Le sconvolgenti mummie del Dottor Rini
Suscitano curiosità, repulsione, ammirazione. Certo non lasciano indifferenti e per osservarle bene non bisogna essere impressionabili. Sono le mummie del Gabinetto Anatomico del dottor Giovan Battista Rini, che operava all’ospedale di Salò. Sono esperimenti nati non da una perversione, bensì dall’esigenza di evidenziare le varie parti del corpo a vantaggio dei futuri medici (e pazienti). Le persone non venivano uccise apposta, si utilizzavano cadaveri (di briganti, carbonari e poveracci condannati a vario titolo).
La storia
Siamo nella prima metà dell’Ottocento (Röntgen farà la prima radiografia della storia nel 1895), ai primordi degli studi scientifici nel settore. Rini aveva bisogno di capire e far capire com’era fatto il corpo umano, quindi, con l’ausilio della chirurgia, di arsenico, mercurio e altri metalli, trattava i cadaveri in un’apposita vasca e li induriva fino a renderli sasso al fine di rendere visibili le parti che interessavano, fossero pelle, ossa oppure organi. A distanza di due secoli i reperti sono immutati, come statue. Sono pietre, forse miliari, della medicina. Gran parte del lavoro del dottor Rini, appunti inclusi, è andato perduto.
La scienza medica nei decenni successivi fece progressi incredibili e il suo lavoro fu dimenticato. Le mummie a noi giunte sono ora esposte al MuSa di Salò. Misteriose, eppure chiare nel descrivere anche al profano la struttura esterna e interna di un essere umano. Il lavoro di Rini variava a seconda della parte anatomica che voleva mettere in risalto: in alcuni soggetti si vede la testa con la pelle, in altri la gabbia toracica con gli organi interni, in altri vene e arterie (in una si distinguono, una a una, quelle del collo).
Conoscenza
Ci sono persino un cuore e una pancia contenente un feto. A noi tutto ciò pare una bizzarria, ma per chi studiava medicina a quei tempi era materiale autoptico importante per comprendere ciò che era impossibile vedere. Ancora adesso, senza tac, risonanza, radiografie, ecografie, ecc... non si procede a interventi chirurgici. Rini fu uno dei precursori, ma altri praticarono tale disciplina: eccellenza tutta italiana, dettata da un desiderio quasi leonardesco di conoscenza del dettaglio. Quello che oggi ci pare strano e ci disturba serviva a insegnare la pratica medica. E, forse per fare in modo che lo studente o il collega comprendessero che si trovavano di fronte a persone, Rini aggiungeva capelli e occhi di vetro.

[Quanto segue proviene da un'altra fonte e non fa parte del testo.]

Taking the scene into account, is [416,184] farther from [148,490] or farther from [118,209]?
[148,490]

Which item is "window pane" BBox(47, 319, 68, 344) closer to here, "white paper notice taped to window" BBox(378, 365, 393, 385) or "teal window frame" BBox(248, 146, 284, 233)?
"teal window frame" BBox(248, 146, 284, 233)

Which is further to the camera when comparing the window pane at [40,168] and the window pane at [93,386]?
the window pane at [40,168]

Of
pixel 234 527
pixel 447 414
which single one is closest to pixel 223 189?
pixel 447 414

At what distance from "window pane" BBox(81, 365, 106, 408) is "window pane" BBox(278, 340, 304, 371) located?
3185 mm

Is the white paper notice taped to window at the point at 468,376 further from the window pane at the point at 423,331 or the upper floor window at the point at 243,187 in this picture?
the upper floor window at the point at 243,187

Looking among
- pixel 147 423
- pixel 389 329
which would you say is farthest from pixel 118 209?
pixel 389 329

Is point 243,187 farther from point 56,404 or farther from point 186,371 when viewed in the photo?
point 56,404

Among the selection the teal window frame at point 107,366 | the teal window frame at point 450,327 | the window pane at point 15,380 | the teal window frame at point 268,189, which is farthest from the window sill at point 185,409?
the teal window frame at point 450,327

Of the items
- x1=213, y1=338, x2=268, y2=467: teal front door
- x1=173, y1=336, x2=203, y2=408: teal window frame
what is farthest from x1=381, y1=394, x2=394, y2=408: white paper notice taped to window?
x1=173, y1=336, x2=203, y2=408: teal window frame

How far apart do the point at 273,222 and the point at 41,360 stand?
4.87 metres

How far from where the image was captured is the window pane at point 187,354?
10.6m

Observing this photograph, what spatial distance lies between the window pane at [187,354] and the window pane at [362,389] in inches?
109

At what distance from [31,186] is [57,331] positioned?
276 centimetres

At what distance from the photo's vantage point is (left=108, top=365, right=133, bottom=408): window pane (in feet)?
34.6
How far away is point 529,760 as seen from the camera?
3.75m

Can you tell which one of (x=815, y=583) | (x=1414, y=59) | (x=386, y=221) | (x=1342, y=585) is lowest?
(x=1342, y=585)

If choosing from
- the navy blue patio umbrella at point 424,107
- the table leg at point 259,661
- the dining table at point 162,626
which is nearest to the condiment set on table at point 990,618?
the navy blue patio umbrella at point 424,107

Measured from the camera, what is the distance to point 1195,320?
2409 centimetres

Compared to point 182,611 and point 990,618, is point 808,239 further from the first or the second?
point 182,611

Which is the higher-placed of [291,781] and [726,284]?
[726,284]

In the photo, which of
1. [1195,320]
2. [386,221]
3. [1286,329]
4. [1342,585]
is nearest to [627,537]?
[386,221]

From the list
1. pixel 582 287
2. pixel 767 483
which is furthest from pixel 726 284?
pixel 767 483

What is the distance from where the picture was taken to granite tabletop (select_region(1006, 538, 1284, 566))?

Queste creature, con il loro sguardo ingenuo e perso, ci ricordano che erano vive. Sono arrivate prima delle conquiste della medicina che consentono di investigare dentro di noi senza la loro intermediazione. Eppure abbiamo bisogno di loro, di vederle esposte e indifese, ma indistruttibili. Sono lì a dimostrare che, per curare e guarire, bisogna avere l’umiltà di imparare. Sono lì per dirci che loro potevano essere noi. E viceversa.